Exactly as written, please set down all of the entries again, with no pictures.

Crawled caption data
■ ■ ■ ■ ■ ■ ■

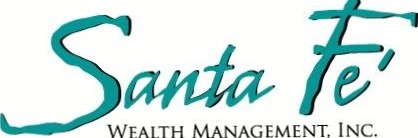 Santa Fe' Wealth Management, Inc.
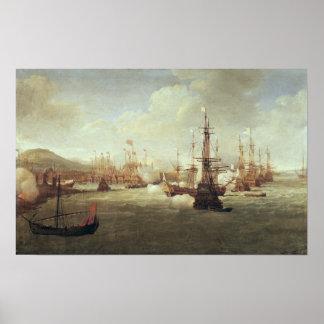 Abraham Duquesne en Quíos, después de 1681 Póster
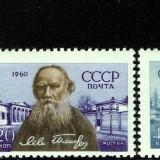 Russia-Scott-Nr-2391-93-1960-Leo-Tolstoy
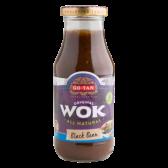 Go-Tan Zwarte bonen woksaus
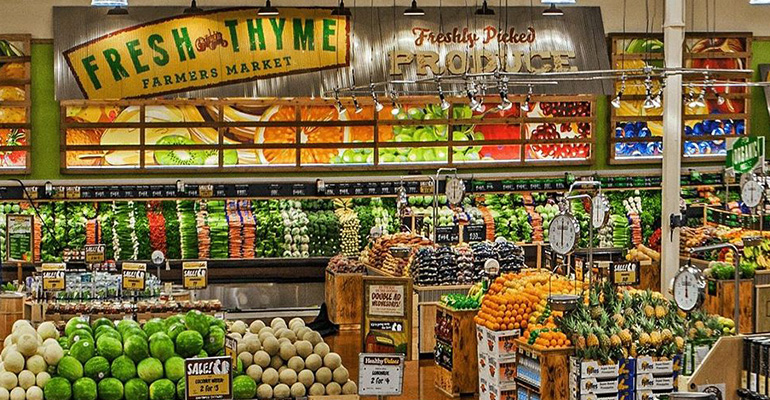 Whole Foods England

■ ■ ■ ■ ■ ■ ■

◆ Problem solution:
 Santa Fe' Wealth Management, Inc.
 Abraham Duquesne en Quíos, después de 1681 Póster
 Russia-Scott-Nr-2391-93-1960-Leo-Tolstoy
 Go-Tan Zwarte bonen woksaus
 Whole Foods England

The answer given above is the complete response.